I think that's a good list to start with, the thing with protocols is that certain age specific components are important as well. I think that epithalon is interesting and potentially things that help the pineal function could increase the production of similar compounds since that's where it was derived from. Cycloastragenol is promising as well , however like you said telomerase is just one factor. There's really a lot of important components considering that some are more organ specific.

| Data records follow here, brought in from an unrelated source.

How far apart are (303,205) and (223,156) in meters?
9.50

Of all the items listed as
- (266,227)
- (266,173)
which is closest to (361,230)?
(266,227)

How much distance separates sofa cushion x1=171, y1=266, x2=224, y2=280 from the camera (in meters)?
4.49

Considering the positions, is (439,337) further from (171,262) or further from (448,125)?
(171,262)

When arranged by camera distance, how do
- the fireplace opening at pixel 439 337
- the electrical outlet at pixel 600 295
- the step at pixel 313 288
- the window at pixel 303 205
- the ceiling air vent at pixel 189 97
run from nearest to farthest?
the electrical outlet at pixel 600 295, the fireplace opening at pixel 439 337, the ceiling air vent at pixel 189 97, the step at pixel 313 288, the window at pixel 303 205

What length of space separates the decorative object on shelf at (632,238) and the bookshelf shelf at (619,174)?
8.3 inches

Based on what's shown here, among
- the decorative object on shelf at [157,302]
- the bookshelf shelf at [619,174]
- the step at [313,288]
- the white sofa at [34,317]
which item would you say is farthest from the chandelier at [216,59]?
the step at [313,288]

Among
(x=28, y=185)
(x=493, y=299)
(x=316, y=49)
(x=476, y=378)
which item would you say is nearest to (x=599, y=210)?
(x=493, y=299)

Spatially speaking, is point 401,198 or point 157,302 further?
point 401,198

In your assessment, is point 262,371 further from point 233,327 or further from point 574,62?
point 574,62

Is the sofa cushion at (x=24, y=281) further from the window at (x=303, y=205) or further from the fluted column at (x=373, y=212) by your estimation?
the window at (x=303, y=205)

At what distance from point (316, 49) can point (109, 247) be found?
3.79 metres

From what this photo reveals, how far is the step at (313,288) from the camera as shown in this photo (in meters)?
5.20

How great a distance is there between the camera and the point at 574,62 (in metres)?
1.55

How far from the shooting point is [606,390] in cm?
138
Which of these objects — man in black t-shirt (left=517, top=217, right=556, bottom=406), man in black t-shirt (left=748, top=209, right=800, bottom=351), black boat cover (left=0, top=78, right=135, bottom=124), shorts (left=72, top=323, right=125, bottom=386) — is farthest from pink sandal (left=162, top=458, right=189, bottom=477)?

Have you tried any of the things listed ?
Also do you see any potential interactions between the compounds whether positive or negative? (since compounds will likely have some interactions which can cause changes in function and bioavailability)
Also It's interesting you bring up mitophagy , is mitophagy always beneficial or is there hopes of repairing mitochondria that have slight damage?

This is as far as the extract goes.